→ **Problem statement**
Reproduce word for word the stretch of the model-training notes below from "NVIDIA GPU (Tested" through "the voting scheme.".

→ **Reading text**
────────
NVIDIA GPU (Tested on Nvidia A6000 GPUs )
Wandb account (change entity and project name in scripts)
The datasets provided for track 1 and track 2 should be placed in ../datasets
Requirements

Track 1

Train Ensemble Models

To start training, simply run the following commands. Each command shows a model configuration, which will be used in the ensemble during validation and test. Please note that the first two commands are the same, since the same model was used with a weight of 2 in the voting scheme.

python train_track1.py --window_size 2160 --model transformer --d_model 32 --nhead 2 --d_hid 128 --nlayers 2 --learning_rate 5e-4 --enable_scheduler 1 --batch_size 64 --split_path data/track1/width3_stride3 --data_dir data/track1/width3_stride3
python train_track1.py --window_size 2160 --model transformer --d_model 32 --nhead 2 --d_hid 128 --nlayers 2 --learning_rate 5e-4 --enable_scheduler 1 --batch_size 64 --split_path data/track1/width3_stride3 --data_dir data/track1/width3_stride3
python train_track1.py --window_size 2160 --model transformer --d_model 32 --nhead 2 --d_hid 768 --nlayers 2 --learning_rate 5e-4 --enable_scheduler 1 --batch_size 64 --split_path data/track1/width3_stride3 --data_dir data/track1/width3_stride3
python train_track1.py --window_size 1080 --model transformer --d_model 128 --nhead 2 --d_hid 768 --nlayers 2 --learning_rate 5e-4 --enable_scheduler 1 --batch_size 64 --split_path data/track1/width1_5_stride1_5 --data_dir data/track1/width1_5_stride1_5
python train_track1.py --window_size 2160 --model transformer_ablation_time2vec --d_model 128 --nhead 2 --d_hid 512 --nlayers 2 --learning_rate 5e-4 --enable_scheduler 1 --batch_size 64 --split_path data/track1/width3_stride3 --data_dir data/track1/width3_stride3
python train_track1.py --window_size 2160 --model transformer_ablation --learning_rate 1e-4 --enable_scheduler 1 --batch_size 64 --split_path data/track1/width3_stride3 --data_dir data/track1/width3_stride3

Test Example

The code expects a txt file ensemble.txt with the list of names of models (the structure is shown below). The file should be placed in the root directory.
────────
→ **Dataset content**
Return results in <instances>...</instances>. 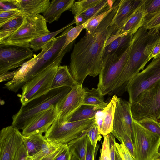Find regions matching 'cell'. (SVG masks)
<instances>
[{
    "label": "cell",
    "instance_id": "obj_23",
    "mask_svg": "<svg viewBox=\"0 0 160 160\" xmlns=\"http://www.w3.org/2000/svg\"><path fill=\"white\" fill-rule=\"evenodd\" d=\"M88 129L68 143L71 155L70 160H85Z\"/></svg>",
    "mask_w": 160,
    "mask_h": 160
},
{
    "label": "cell",
    "instance_id": "obj_21",
    "mask_svg": "<svg viewBox=\"0 0 160 160\" xmlns=\"http://www.w3.org/2000/svg\"><path fill=\"white\" fill-rule=\"evenodd\" d=\"M19 10L24 15L44 13L49 7V0H17Z\"/></svg>",
    "mask_w": 160,
    "mask_h": 160
},
{
    "label": "cell",
    "instance_id": "obj_53",
    "mask_svg": "<svg viewBox=\"0 0 160 160\" xmlns=\"http://www.w3.org/2000/svg\"><path fill=\"white\" fill-rule=\"evenodd\" d=\"M155 160H160V153H159Z\"/></svg>",
    "mask_w": 160,
    "mask_h": 160
},
{
    "label": "cell",
    "instance_id": "obj_36",
    "mask_svg": "<svg viewBox=\"0 0 160 160\" xmlns=\"http://www.w3.org/2000/svg\"><path fill=\"white\" fill-rule=\"evenodd\" d=\"M62 144H54L47 140L41 150L36 154L30 157L31 160H41L54 151Z\"/></svg>",
    "mask_w": 160,
    "mask_h": 160
},
{
    "label": "cell",
    "instance_id": "obj_33",
    "mask_svg": "<svg viewBox=\"0 0 160 160\" xmlns=\"http://www.w3.org/2000/svg\"><path fill=\"white\" fill-rule=\"evenodd\" d=\"M151 34L160 33V9L154 12L146 15L142 26Z\"/></svg>",
    "mask_w": 160,
    "mask_h": 160
},
{
    "label": "cell",
    "instance_id": "obj_7",
    "mask_svg": "<svg viewBox=\"0 0 160 160\" xmlns=\"http://www.w3.org/2000/svg\"><path fill=\"white\" fill-rule=\"evenodd\" d=\"M129 50L130 46L119 56L113 54L103 58L97 88L102 95L109 94L113 89L128 60Z\"/></svg>",
    "mask_w": 160,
────────
→ **Complete output**
NVIDIA GPU (Tested on Nvidia A6000 GPUs )
Wandb account (change entity and project name in scripts)
The datasets provided for track 1 and track 2 should be placed in ../datasets
Requirements

Track 1

Train Ensemble Models

To start training, simply run the following commands. Each command shows a model configuration, which will be used in the ensemble during validation and test. Please note that the first two commands are the same, since the same model was used with a weight of 2 in the voting scheme.